## Text passage:
The values associated with the issue are: (1) a small potential public risk reduction of 373 man-rem, (2) a net NRC and industry cost benefit of $1,000 to $9,000 per affected plant, and (3) a potential reduction in ORE of 1,200 man-rem for the 63 plants not yet operational (see Other Considerations below). No impacts should result from development of guidelines/criteria for alternate surveillance or analysis methods for inaccessible penetrations.

Other Considerations

PNL estimated that at most one failure per year occurs in all (71) operating plants. The time to repair the failure involves about 20 man-wks/failure in a 0.25 R/hr field required (2.8 man-rem/RY).

No reduction in exposure will be credited to plants that are already designed and operating, since repairs would be predicted in existing designs, requirements, and failure rates. Development of the guidelines/criteria, as described in the above assumptions, were estimated to result in a 17% reduction in containment leakages. The potential reduction in ORE for the 63 planned reactors over a 40-year design life is [(0.17)(63)(40)(2.8)] man-rem or 1,200 man-rem.

CONCLUSION

Based on the above value/impact assessment, this issue was identified as medium priority. However, after a reevaluation of the issue by DE, it was concluded that further expenditure of resources was unwarranted. DE believed that the increase in ORE from additional inspections would negate the small potential risk reduction associated with the issue.647 Thus, the issue was RESOLVED and no new requirements were established.

## Task requirements:
1) Answer these questions using the containment leakage text.
(a) According to PNL's estimate, how many failures per year occur at most across all operating plants, and how many operating plants are counted?
(b) By what percentage were the guidelines/criteria estimated to reduce containment leakages?
(c) What priority was the issue given based on the value/impact assessment?
2) From the containment leakage text, return the portion starting at "Based on the" and ending at "requirements were established.", copied word for word.

## Records supplied:
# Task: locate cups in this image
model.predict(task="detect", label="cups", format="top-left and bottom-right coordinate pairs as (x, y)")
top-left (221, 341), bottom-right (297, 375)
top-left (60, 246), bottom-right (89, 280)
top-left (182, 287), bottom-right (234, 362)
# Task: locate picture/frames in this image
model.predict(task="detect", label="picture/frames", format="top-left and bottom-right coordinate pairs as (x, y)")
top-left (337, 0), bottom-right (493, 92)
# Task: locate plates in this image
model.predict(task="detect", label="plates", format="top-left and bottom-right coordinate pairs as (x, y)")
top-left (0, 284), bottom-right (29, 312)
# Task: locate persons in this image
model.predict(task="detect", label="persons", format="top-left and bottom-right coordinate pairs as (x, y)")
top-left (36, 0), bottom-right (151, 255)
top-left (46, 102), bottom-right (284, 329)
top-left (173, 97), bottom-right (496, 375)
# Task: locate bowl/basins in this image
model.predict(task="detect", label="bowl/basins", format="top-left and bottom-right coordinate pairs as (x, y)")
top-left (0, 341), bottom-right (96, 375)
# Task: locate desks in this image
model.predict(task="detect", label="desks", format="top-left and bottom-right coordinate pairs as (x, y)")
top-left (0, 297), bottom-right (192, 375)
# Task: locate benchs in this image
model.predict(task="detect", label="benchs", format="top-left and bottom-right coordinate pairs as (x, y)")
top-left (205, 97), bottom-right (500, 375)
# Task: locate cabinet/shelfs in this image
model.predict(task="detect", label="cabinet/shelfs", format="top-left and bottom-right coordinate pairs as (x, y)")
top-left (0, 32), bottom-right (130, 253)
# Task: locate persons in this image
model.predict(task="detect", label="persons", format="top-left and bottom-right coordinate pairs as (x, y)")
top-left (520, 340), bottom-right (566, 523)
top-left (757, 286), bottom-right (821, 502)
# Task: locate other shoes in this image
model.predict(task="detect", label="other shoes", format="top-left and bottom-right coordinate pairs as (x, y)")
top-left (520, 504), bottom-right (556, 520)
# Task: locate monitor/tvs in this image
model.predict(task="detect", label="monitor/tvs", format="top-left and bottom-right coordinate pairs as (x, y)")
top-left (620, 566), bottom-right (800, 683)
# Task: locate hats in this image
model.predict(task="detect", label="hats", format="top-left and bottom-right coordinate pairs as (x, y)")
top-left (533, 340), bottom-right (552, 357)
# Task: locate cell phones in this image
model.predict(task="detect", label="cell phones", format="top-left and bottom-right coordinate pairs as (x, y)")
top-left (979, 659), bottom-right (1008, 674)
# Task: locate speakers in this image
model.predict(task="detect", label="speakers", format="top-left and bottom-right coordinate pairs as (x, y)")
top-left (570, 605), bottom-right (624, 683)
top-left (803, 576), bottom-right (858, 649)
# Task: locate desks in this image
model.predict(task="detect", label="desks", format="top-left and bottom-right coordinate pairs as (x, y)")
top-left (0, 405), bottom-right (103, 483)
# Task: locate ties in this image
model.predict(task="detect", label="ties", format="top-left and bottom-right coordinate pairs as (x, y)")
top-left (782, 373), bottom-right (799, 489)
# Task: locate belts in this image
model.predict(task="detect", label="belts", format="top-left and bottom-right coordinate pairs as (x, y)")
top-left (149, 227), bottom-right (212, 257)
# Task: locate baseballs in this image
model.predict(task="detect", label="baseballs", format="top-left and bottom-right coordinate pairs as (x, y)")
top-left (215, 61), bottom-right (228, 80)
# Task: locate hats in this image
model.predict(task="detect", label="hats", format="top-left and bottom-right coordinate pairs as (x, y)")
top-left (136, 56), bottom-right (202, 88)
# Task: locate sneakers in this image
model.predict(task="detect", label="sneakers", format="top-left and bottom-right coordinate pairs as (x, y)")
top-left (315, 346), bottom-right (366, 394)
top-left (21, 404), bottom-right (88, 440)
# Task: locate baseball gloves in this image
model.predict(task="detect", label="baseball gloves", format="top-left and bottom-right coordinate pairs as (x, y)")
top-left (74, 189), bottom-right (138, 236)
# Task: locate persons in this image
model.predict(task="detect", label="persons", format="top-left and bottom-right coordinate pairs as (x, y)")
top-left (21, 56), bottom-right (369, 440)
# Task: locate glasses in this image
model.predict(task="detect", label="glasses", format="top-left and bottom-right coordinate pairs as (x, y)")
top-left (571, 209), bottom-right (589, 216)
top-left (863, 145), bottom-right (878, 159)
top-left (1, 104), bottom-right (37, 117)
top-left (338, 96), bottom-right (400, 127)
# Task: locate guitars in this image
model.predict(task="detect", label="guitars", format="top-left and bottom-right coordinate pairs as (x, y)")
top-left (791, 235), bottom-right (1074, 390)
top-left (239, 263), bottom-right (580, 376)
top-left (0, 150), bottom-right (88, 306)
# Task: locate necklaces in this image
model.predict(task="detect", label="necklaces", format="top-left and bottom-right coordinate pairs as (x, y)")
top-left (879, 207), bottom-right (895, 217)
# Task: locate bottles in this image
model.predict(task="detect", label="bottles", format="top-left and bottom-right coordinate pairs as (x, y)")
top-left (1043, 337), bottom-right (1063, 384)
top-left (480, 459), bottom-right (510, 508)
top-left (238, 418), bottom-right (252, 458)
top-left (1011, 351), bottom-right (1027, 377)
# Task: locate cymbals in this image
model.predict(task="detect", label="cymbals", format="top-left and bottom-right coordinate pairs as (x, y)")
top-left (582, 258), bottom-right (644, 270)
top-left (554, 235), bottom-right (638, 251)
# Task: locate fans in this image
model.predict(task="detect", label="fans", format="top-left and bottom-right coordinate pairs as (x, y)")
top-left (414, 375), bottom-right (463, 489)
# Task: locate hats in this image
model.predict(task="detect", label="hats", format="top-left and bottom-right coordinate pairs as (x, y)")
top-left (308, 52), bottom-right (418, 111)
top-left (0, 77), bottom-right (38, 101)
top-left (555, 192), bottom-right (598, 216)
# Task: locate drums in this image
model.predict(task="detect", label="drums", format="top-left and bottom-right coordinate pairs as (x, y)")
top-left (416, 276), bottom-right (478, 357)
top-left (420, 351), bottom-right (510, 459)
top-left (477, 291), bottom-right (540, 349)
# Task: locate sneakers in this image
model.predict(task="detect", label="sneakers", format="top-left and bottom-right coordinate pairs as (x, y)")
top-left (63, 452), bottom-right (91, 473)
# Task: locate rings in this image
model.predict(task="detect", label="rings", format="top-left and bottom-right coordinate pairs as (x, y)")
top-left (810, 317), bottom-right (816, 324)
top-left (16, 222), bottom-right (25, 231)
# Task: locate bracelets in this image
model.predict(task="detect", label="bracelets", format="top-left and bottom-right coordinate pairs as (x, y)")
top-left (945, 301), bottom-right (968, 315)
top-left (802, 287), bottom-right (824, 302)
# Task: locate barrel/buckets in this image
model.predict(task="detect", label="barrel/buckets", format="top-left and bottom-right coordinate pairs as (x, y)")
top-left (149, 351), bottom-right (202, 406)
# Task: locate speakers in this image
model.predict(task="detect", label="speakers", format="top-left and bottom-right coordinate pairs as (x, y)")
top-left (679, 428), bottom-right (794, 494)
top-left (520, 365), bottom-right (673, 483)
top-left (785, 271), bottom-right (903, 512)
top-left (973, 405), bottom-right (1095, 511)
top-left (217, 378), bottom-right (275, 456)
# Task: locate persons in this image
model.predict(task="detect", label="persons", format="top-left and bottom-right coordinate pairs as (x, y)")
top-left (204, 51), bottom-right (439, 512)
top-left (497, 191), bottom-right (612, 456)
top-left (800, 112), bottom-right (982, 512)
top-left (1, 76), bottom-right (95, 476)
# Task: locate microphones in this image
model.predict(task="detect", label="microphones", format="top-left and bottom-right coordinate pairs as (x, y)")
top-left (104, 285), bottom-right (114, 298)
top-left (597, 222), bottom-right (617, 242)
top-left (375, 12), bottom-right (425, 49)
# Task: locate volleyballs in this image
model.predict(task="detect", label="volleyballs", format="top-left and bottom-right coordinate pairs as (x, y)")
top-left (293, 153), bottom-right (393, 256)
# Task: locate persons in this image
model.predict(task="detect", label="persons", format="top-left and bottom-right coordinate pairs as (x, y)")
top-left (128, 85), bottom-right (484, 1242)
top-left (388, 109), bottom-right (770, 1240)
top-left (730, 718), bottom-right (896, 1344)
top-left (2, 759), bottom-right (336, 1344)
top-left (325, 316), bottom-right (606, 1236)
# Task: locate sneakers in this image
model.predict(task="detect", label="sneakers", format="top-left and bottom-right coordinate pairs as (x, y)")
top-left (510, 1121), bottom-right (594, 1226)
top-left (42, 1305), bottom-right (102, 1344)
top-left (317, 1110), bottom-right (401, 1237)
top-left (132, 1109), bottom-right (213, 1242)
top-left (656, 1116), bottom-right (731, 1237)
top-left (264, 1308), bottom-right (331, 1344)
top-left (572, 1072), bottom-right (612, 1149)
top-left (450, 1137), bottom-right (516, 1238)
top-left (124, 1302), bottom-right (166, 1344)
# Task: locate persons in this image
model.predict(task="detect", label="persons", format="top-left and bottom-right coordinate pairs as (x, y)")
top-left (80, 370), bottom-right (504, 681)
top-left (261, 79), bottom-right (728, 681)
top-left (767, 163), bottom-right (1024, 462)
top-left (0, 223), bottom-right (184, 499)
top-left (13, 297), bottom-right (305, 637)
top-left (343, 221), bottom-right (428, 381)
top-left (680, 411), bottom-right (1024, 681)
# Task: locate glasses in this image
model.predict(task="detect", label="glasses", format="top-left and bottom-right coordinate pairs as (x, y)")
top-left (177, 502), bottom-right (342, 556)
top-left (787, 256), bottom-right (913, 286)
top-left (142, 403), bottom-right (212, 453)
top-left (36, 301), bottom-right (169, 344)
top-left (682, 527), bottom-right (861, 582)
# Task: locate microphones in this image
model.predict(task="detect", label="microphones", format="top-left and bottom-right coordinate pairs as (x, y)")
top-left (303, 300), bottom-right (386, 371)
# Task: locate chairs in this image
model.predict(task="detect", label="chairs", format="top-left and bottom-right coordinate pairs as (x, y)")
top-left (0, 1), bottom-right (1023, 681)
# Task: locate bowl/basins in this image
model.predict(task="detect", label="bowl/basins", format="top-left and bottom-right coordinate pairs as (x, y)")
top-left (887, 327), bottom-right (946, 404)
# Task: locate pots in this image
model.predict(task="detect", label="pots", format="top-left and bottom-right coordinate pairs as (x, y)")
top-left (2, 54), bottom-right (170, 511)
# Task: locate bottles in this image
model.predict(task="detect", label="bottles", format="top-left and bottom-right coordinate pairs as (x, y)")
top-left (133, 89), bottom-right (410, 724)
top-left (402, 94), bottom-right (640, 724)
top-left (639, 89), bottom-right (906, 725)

## Expected answers:
1)
(a) At most one failure per year, across 71 operating plants.
(b) 17%.
(c) Medium priority.

2)
Based on the above value/impact assessment, this issue was identified as medium priority. However, after a reevaluation of the issue by DE, it was concluded that further expenditure of resources was unwarranted. DE believed that the increase in ORE from additional inspections would negate the small potential risk reduction associated with the issue.647 Thus, the issue was RESOLVED and no new requirements were established.